Fungus, branded on air as Fungus 53, was a Commercial-free radio station on XM Satellite Radio, launched in early 2004 and was specialized in playing Uncensored Punk rock, Hardcore rock and Ska music. The channel was one of nine on XM that is marked with an xL, which is the Channel is Uncensored, and indicating frequent Explicit Language. The channel was programmed by Lou Brutus, who is also host of the nationally syndicated radio show, Harddrive, and former program director of Special X. Lou and Russ Brown were the two DJs on the channel.
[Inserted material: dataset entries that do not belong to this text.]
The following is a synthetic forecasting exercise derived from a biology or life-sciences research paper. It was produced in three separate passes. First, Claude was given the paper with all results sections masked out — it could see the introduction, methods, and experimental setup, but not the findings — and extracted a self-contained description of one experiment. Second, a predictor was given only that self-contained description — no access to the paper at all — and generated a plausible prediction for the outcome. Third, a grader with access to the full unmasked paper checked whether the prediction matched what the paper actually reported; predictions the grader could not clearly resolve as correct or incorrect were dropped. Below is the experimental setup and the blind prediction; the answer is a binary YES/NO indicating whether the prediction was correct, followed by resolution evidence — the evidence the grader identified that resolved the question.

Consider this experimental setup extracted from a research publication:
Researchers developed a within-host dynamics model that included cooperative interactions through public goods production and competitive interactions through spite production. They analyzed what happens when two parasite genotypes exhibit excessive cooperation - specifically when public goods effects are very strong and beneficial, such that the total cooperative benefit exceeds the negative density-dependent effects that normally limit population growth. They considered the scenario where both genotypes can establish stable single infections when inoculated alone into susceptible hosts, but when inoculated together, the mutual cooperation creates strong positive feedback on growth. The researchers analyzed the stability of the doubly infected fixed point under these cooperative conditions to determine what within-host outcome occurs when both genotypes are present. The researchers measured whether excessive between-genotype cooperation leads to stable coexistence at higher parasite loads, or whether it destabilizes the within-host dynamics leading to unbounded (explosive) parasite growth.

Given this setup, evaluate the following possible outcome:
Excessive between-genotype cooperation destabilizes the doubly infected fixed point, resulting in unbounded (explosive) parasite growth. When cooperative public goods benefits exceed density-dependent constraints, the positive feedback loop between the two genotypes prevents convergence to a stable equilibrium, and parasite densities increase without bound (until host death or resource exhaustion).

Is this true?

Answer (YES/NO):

Shows That Were on Fungus 53
Rancid Radio - A weekly, hourly show hosted by the members of the group Rancid.
Kingdom of Swine - Fungus' longest show, Kingdom of Swine dedicated three whole hours to industrial music.
Oi!sters - Two hours a week dedicated to Oi!.
Complete Control Radio - Joe Sib hosts a weekly radio show, where he picks the tracks from his punk library at his Los Angeles studio.
Hee-Haw Hell - Airtime devoted to rockabilly and cowpunk music, some of which is also heard on XM sister channel X Country.
Duped - A show devoted to punk and ska covers.
Slam-a-lot - Hardcore music for a whole hour.
Skanorreha - An entire show of ska, which mixes in several older songs from the 1990s and 1980s that are not usually rotated into the channel's daytime playlist.
Kowabunga Uber Alles - A weekly show devoted to surf music.

In popular culture
The station was the subject of the first half of the Fungus/I'm a Really Huge Fan of Bad Religion song from one of NOFX's 7" of the month club program. Fat Mike expresses his thoughts on the station, mentioning that "I hate the radio but I like Fungus/The only punk rock station, it's humongous".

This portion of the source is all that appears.